> **GIVEN EXERCISE**
Copy out every line of the listing below word for word, leaving out the pictures.

> **MATERIAL FOR THE TASK**
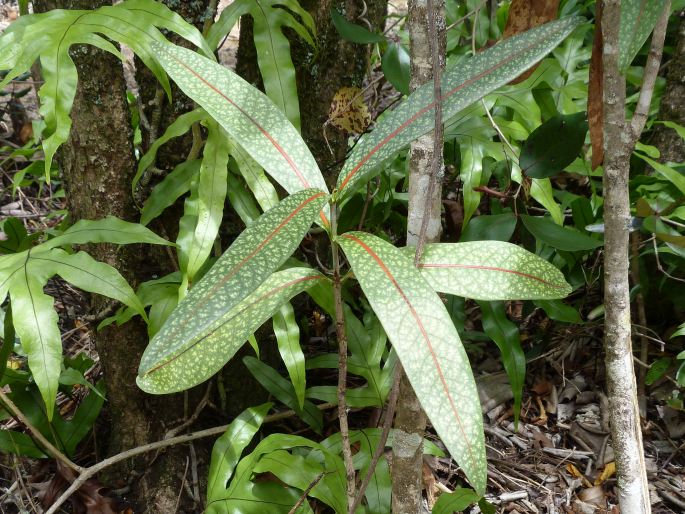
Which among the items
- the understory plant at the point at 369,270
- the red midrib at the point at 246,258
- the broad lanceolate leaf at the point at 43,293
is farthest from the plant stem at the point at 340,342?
the broad lanceolate leaf at the point at 43,293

> **WRITTEN ANSWER**
Which among the items
- the understory plant at the point at 369,270
- the red midrib at the point at 246,258
- the broad lanceolate leaf at the point at 43,293
is farthest from the plant stem at the point at 340,342?
the broad lanceolate leaf at the point at 43,293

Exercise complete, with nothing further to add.